While shares have recovered somewhat from its recent low following an analyst downgrade, they are still nearly 8% lower YTD, but the company is certainly not standing still. In addition to upside potential, the shares offer attractive option premiums and an upcoming dividend that’s well ahead of that offered by its one time parent.
I’m not much of a video gamer even though I can get easily get sucked in by useless activities of a repetitive nature. My guess is that a combination of lack of skill, lack of attention span and allegiance to pinball have kept me indifferent to much of the last 25 years of home entertainment.
This week, however, GameStop (NYSE:GME) and Activision (NASDAQ:ATVI) have my attention.
I was actually happy to see my shares of GameStop get assigned this past week ahead of earnings this week. The timing was good as its generous dividend was captured without having to think about the risk of its upcoming earnings.
GameStop is a company that many have written off for years, pointing toward its paleolithic business model, the challenges of brick and mortar as well as streaming competition and the always large short interest looming over shares.
But somehow it continues to confound everyone.
With shares about 10% higher in March the option market is implying a price move of 7.8% upon earnings release. Meanwhile a 1% ROI may be able to be obtained even if shares fall almost 10% following the news. As with eBay, GameStop is a company that I wouldn’t mind owning if puts were at risk of being assigned. However, I’d be much more willing to sell puts if there was some price weakness heading into earnings. Otherwise, I would wait until after earnings and again consider the sale of puts in the event of a large price drop.

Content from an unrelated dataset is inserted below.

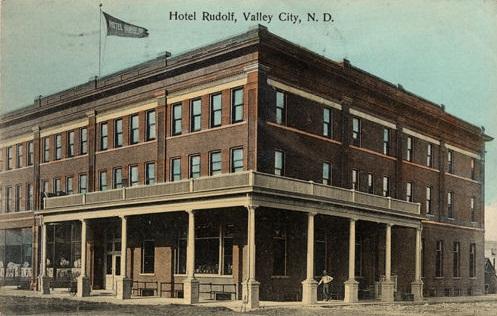 7. Hotel Rudolf, now Rudolf Square Apartments, Valley City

The last time I purchased Activision was after its own large price drop following earnings this past February when the company announced record earnings but provided weak forward guidance.
Shares, however, recovered quickly as Activision announced a large share buyback and increased dividend. Since then the shares have been trading in a fairly tight range and they are ex-dividend this week.

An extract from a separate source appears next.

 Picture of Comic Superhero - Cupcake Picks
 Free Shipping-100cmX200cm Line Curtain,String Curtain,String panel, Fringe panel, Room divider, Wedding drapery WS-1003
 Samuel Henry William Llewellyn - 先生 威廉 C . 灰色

That dividend, however, is an annual one and on that basis is paltry. However, if shares end up being a short term holding the dividend yield can be very attractive, especially taken together with the option premiums available when selling calls.
Finally, LuLuLemon (NASDAQ:LULU) reports earnings this week and appears to be back in favor with shoppers as the company appears to be sufficiently distanced from its founder. Time may have been the best of all remedies to their particular problem as shares have shown great recovery.

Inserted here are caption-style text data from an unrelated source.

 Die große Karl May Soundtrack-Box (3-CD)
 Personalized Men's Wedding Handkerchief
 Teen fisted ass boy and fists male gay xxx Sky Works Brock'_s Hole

The option market is implying an earnings related move of 8% and a 1% ROI may be able to be obtained when selling puts at a strike level 10.1% below Friday’s closing price. In the past, LuLuLemon has had some very significant earnings moves, with 15-20% moves not being out of the norm.
However, unlike a number of other stocks mentioned this week, LuLuLemon had nicely out-performed the S&P 500 over the past 7 trading sessions. For that reason I would be inclined to wait until after earnings are released and would consider either a sale of puts or a buy/write in the event of a large price drop.
Traditional Stocks: AbbVie, DuPont, eBay
Momentum Stocks: none
Double Dip Dividend: Activision (3/26), Dow Chemical (3/27)
Premiums Enhanced by Earnings: GameStop (3/26 PM), LuLuLemon (3/26 AM)
Remember, these are just guidelines for the coming week. The above selections may become actionable, most often coupling a share purchase with call option sales or the sale of covered put contracts, in adjustment to and consideration of market movements. The overriding objective is to create a healthy income stream for the week with reduction of trading risk.